Of those study participants who had previously attempted to cease cannabis consumption with the goal of reducing or eliminating their negative symptoms, 75 percent reported withdrawal symptoms that included "anxiety, depression, insomnia, and irritability."

All test subjects featured a history of nausea and vomiting "often lasting days to years" and the following characteristics:

  • 86% were daily or greater-than-daily cannabis users.

  • 97% smoked cannabis.

  • 54% vaporized cannabis.

  • 91% utilized loose-leaf cannabis flower (primarily by smoking).

  • 59% employed cannabis concentrates (typically via vaporization).

"Overall, there are only several hundred reported cases [of CHS] in the literature. Although, from talking to emergency departments and gastroneurologists, they're seeing this more often," reported the pioneering study.

The scientists explained how CHS is "an unusual constellation of symptoms" that affects people solely in the context of "heavy [daily] use of THC-rich cannabis material."


Onset Pathway

The typical pathway of onset for CHS involves a heavy and long-term cannabis consumer slowly developing nausea, vomiting, and abdominal pain. However, the full syndrome involves nausea, vomiting, and abdominal pain coupled with "a characteristic method of treatment that people have discovered" in which they spend hours each day in a hot shower or bath.
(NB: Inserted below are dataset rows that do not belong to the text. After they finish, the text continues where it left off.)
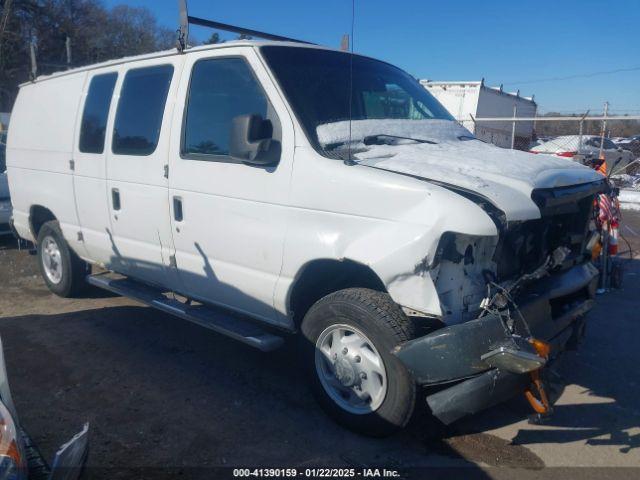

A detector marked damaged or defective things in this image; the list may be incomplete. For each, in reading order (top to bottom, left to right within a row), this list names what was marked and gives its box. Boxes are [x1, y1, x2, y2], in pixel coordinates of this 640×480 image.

crumpled bumper [392, 262, 596, 424]
front end damage [396, 180, 604, 424]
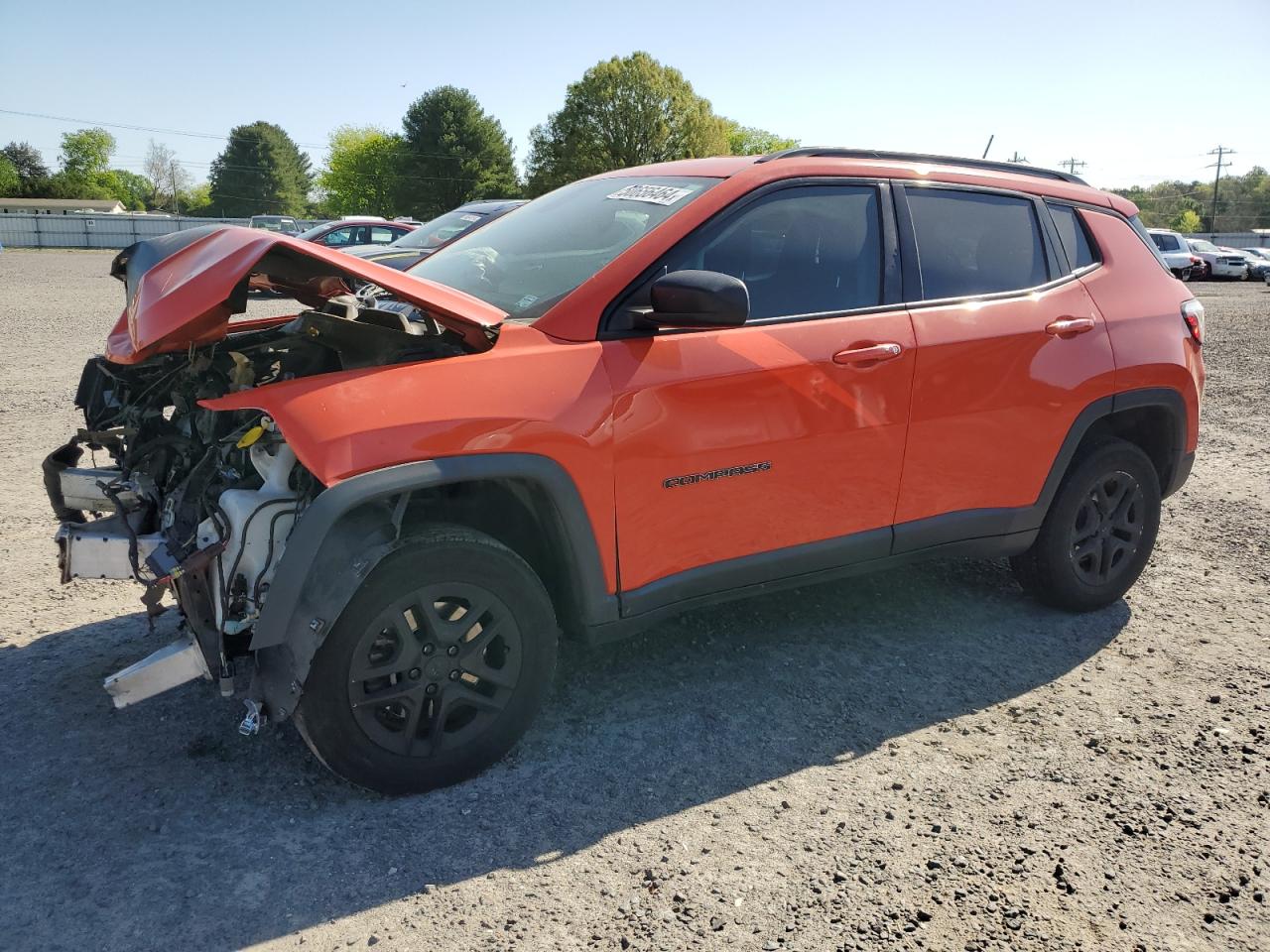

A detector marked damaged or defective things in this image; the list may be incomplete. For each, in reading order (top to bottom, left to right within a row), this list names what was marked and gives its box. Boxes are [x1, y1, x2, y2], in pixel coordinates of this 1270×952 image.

damaged front end [49, 225, 505, 721]
crumpled hood [102, 223, 505, 365]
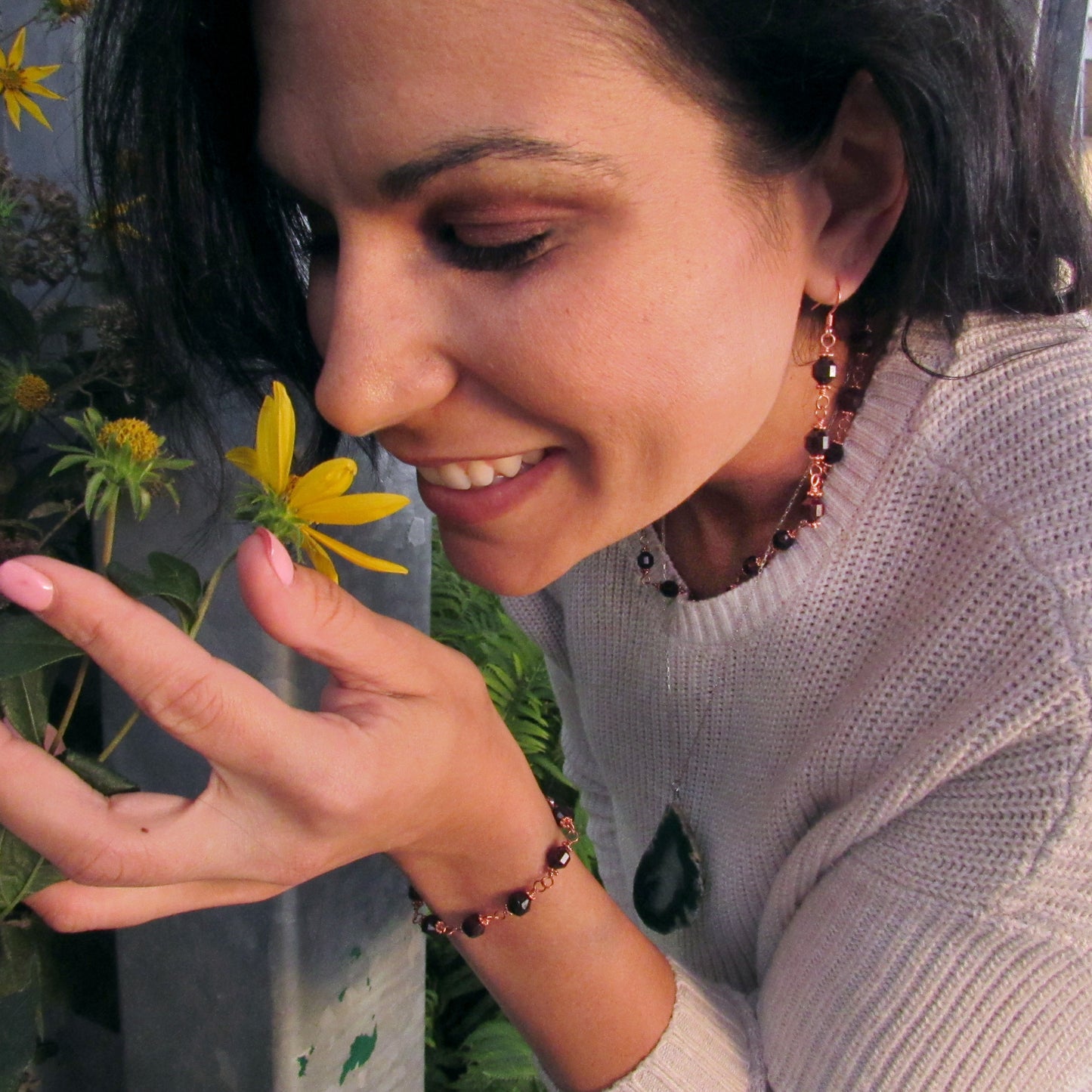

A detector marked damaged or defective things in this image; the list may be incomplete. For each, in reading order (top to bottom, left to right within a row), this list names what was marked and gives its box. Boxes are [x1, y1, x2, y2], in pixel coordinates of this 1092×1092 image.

peeling paint [340, 1022, 379, 1083]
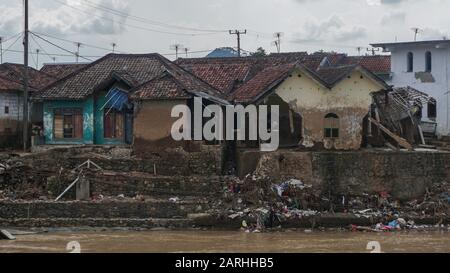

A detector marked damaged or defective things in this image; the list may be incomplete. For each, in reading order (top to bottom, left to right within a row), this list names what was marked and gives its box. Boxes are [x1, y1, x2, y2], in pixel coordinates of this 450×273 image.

broken window frame [53, 107, 83, 139]
damaged house [35, 53, 227, 149]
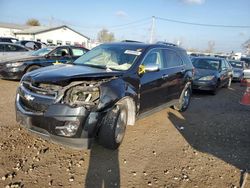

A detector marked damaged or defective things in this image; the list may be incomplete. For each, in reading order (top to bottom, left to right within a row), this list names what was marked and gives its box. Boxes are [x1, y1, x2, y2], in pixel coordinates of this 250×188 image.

crumpled front end [15, 79, 109, 148]
damaged hood [23, 64, 124, 85]
broken headlight [63, 84, 99, 108]
damaged black suv [15, 42, 194, 150]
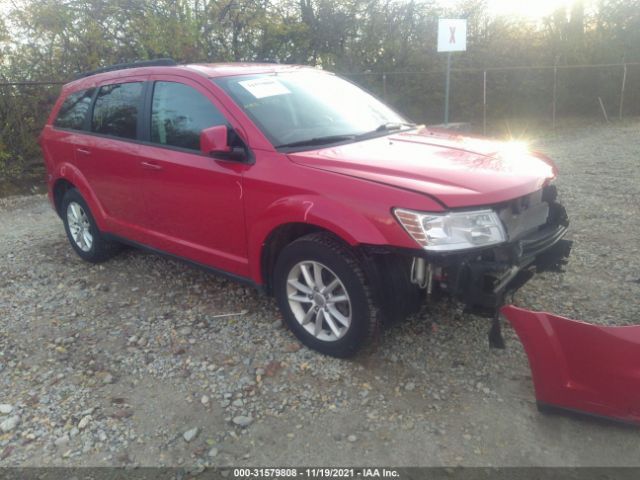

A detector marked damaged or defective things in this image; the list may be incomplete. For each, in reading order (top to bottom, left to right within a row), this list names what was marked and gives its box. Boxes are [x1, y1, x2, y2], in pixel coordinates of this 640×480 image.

broken headlight assembly [392, 207, 508, 251]
crumpled front bumper [500, 308, 640, 424]
damaged front end [500, 306, 640, 426]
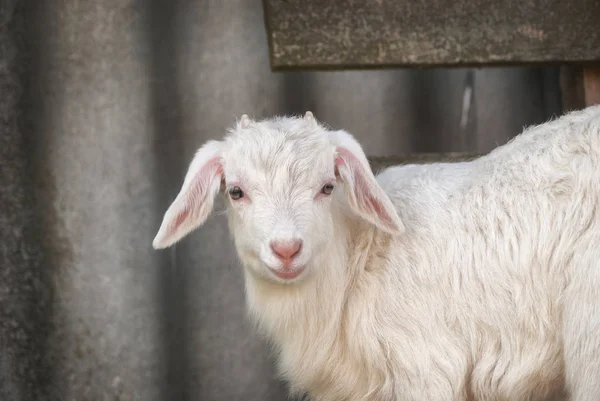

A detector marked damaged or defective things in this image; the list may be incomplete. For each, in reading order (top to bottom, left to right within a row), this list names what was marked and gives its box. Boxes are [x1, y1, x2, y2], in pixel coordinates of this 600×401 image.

rusty stain on wood [262, 0, 600, 69]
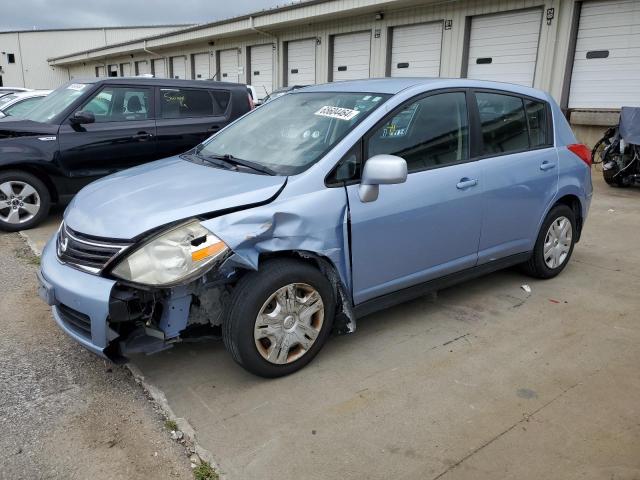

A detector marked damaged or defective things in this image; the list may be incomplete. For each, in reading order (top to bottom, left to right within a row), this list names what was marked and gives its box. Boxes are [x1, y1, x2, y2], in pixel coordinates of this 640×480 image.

Sufferers claim that this bathing activity temporarily alleviates their symptoms. However, the study's authors explained that this bizarre hot shower remedy, over time, "leads to all kinds of problems."

The THC molecule



Difficult to Diagnose

The scientists described how CHS is difficult to diagnose and even more challenging to treat. "Typically, people who have this end up either hospitalized or in emergency rooms with increasing frequency." They explained that conventional antiemetics (drugs that treat nausea and vomiting) are typically not effective for CHS patients.


The research study concluded that CHS is indeed real and not the result of psychosomatic phenomenon and imagination, as some critics have claimed—much to the relief of patients attempting to be taken seriously while seeking answers to and relief from their condition.


The study's authors concluded that "CHS can contemporaneously be conceived of, not as a 'functional' GI [gastrointestinal] disorder, but rather as a manifestation of gene–environment interaction in a rare genetic disease unmasked by a...reaction to...THC exposure."


Conclusions

Peer-reviewed research investigations conducted since 2004 have validated the controversial disorder called Cannabinoid Hyperemesis Syndrome. Although theories of pesticide poisoning have pervaded social media, 2021 research by Ethan Russo indicates that the cause of CHS may be genetic.


Only a few hundred cases of CHS have been documented in the research literature. Thus, it appears that this disorder affects a very small percentage of regular daily consumers of cannabis.

Only a few hundred cases of CHS have been documented in the research literature. Thus, it appears that this disorder affects a very small percentage of regular daily consumers of cannabis.


Regardless of the root cause, CHS manifests in daily, heavy cannabis consumers who suffer from cyclic nausea, vomiting, and abdominal pain. CHS patients indulge in hot baths and showers to seek relief from their symptoms. The best current treatment for this bizarre condition is cessation from cannabis.